Generating all possible combinations of a 5 digit pattern

zbrod · February 13, 2010, 8:01pm

This is probably childs play for most of you… But I lack the
experience/knowledge at this time, to do what I have in mind, in any
language (let alone Ruby). Side effect of working two jobs and being
very selective of what I do during downtime I suppose…

I guess I’ll start by what I am trying to do. I would make it a
point that I’m trying NOT to have prefab code handed to me, or others
do all the work - unless it really is that simple a task. But
recommended reading on functions, or good places I might find an
explanitory “learn as you copy the examples” type lesson on this
subject would be nice as well.

This is largely to be a one time, throw-away bit of code I guess, as
I only need to use it a couple times.

I will be reading in pattern matches from a Yatta (Yet Another
Telecide Tool for Anime) project file, and the goal is to look at
groups of 5 frames at a time for their pattern, and then mark a
specific frame for decimation, in an overrides file, for the
decimation utility I use. However manually parsing 10’s of
thousands of frames is a laborious task at the least and the big
problem with pattern matching is that no -current- method is fool
proof except the manual way. In Anime especially, the pattern can
shift at any time, or you may run into a section of 30fps video that
you want to avoid decimating at all.

YATTA is a great tool, but still too time consuming for me to use when
it comes to manual IVTC. So I am looking into the possibility of
writing a small utility that will import those pattern matches, in
blocks of 5 frames at a time, and compare them against a pre-defined
list of possible patterns, until the program finds an exact match, can
ID what frame that match is, and specify that frame number in the
overrides file.

The problem is… How do I generate all possible combinations of a 5
letter pattern, using only the letters “C” and “N” (the only
letters used by the particular IVTC filter I am using to ID frames)

i.e I may have a group of 20 frames that follows the standard
telecine pattern of

CCCNN CCCNN CCCNN CCCNN

But then it may shift out of nowhere into NNCNC or CCNCN or any
other possible 5 digit combination of those letters. Then it may
shift back again only after 5 frames, to the previous pattern. The
point is that the pattern can shift at any time, in any place,
sometimes even in the middle of a 5 frame section.
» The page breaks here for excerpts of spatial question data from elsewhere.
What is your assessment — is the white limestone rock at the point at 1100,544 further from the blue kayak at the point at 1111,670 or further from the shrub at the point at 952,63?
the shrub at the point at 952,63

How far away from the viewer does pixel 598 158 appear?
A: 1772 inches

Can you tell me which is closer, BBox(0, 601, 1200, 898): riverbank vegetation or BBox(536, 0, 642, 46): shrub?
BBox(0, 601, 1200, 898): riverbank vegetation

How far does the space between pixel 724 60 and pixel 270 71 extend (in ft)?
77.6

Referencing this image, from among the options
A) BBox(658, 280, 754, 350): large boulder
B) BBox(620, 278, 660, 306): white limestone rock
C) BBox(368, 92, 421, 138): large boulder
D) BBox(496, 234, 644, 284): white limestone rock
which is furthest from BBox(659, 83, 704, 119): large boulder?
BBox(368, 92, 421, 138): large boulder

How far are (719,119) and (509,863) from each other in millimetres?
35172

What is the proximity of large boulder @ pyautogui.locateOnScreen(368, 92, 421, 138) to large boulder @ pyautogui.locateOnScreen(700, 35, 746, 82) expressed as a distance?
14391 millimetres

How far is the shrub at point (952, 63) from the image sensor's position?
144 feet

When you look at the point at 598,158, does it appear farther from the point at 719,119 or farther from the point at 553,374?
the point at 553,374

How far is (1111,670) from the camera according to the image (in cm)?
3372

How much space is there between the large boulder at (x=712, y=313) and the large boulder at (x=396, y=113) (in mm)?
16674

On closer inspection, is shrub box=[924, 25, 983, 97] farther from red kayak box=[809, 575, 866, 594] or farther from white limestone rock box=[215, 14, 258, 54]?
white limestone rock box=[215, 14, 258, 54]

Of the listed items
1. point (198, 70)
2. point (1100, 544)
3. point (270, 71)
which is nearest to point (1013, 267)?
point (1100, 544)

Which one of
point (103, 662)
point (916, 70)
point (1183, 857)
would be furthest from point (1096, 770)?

I think I can work out the program itself. But I am looking for a
quick and easy way to generate every possible 5 digit combination of
the letters " C" and “N” so I have the database I need to compare
each 5 frame segment.

Any helpful code, links, or suggestions would be appreciated.

-Zach

zbrod · February 13, 2010, 8:15pm

On 2010-02-13, Zach B. [email protected] wrote:

I think I can work out the program itself. But I am looking for a
quick and easy way to generate every possible 5 digit combination of
the letters " C" and “N” so I have the database I need to compare
each 5 frame segment.

That sounds like five bits.

Consider, then, using bit operations. Imagine that you have numbers
from
0 to 31. Each number must have a unique pattern of bits, and a total of
five bits. So…
0 00000 CCCCC
1 00001 CCCCN
2 00010 CCCNC
3 00011 CCCNN
…
31 11111 NNNNN

The question is, how do we turn a number into a set of binary digits?
One
way would be:
def letter(val, pos)
(val & (2 << pos)) ? ‘N’ : ‘C’
end

So that:
letter(16, 0) => ‘C’
letter(16, 1) => ‘C’
letter(16, 2) => ‘C’
letter(16, 3) => ‘C’
letter(16, 4) => ‘N’

So 16 => NCCCC.

-s

zbrod · February 13, 2010, 8:25pm

Hi,

that is very interesting and I hadn’t even considered using bits. Know
any good links where I could read more about bits / using bit
operations ?

If you would care to elaborate more on your example, that might help
me understand it better. Perhaps explaining what each line is doing? I
sort of get the idea, but I would like to understand the internals of
HOW it is doing it - in case I might want/need to modify the
example.

I think what I don’t understand the most, is the 2nd line

(val & (2 << pos)) ? ‘N’ : 'C

(inbetween the DEF and END) Where is it defining the maximum
number of letters to use in the generated combination, for example? Or
perhaps the example didn’t really cover all that and I’m mistaken.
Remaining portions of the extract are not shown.